— begin DATA ENTRIES —

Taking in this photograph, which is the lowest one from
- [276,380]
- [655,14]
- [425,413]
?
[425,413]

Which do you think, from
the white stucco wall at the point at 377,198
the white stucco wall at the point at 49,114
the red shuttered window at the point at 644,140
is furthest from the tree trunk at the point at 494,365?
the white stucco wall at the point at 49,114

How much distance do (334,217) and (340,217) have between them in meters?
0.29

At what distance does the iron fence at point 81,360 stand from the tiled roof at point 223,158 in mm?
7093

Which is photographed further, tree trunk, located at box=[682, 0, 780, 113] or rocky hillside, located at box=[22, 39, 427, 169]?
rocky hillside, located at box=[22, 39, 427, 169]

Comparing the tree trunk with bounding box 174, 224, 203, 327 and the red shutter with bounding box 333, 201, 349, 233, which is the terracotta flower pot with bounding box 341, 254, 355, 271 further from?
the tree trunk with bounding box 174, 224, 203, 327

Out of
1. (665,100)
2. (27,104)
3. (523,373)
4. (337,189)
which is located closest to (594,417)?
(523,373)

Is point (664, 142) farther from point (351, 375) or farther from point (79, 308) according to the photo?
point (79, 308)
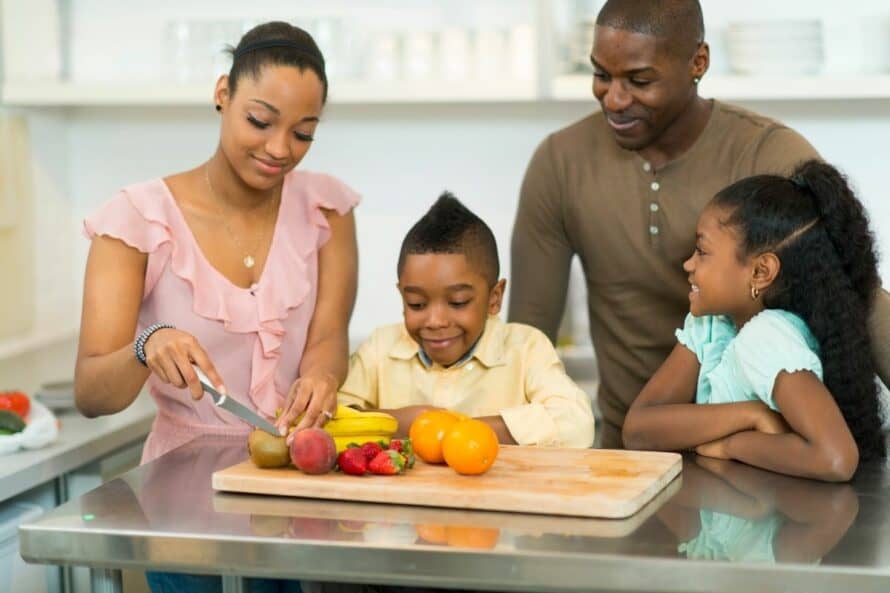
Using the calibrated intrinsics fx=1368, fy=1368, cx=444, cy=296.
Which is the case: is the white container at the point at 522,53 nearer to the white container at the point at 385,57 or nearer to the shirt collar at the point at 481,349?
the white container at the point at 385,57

— end DATA ENTRIES —

**WHAT THE EXERCISE ASKS:** Reproduce every one of the records above word for word, omitting the pictures.

**IN RESPONSE:**
Taking in this photograph, which is the lowest one from
- [276,380]
- [655,14]
- [425,413]
?
[425,413]

Which do you think, from
the white stucco wall at the point at 377,198
the white stucco wall at the point at 49,114
the red shuttered window at the point at 644,140
is furthest from the tree trunk at the point at 494,365?
the white stucco wall at the point at 49,114

How much distance do (334,217) and (340,217) have between them in meters?
0.29

At what distance does the iron fence at point 81,360 stand from the tiled roof at point 223,158 in mm?
7093

Which is photographed further, tree trunk, located at box=[682, 0, 780, 113] or rocky hillside, located at box=[22, 39, 427, 169]?
rocky hillside, located at box=[22, 39, 427, 169]

Comparing the tree trunk with bounding box 174, 224, 203, 327 and the red shutter with bounding box 333, 201, 349, 233, which is the terracotta flower pot with bounding box 341, 254, 355, 271 further from?
the tree trunk with bounding box 174, 224, 203, 327

Out of
1. (665,100)
2. (27,104)
3. (523,373)
4. (337,189)
which is located closest to (594,417)?
(523,373)

Is point (664, 142) farther from point (351, 375) or farther from point (79, 308) according to the photo?
point (79, 308)
Using the calibrated intrinsics fx=1368, fy=1368, cx=444, cy=296.
Which is the case: is the white container at the point at 522,53 nearer to the white container at the point at 385,57 or nearer to the shirt collar at the point at 481,349?
the white container at the point at 385,57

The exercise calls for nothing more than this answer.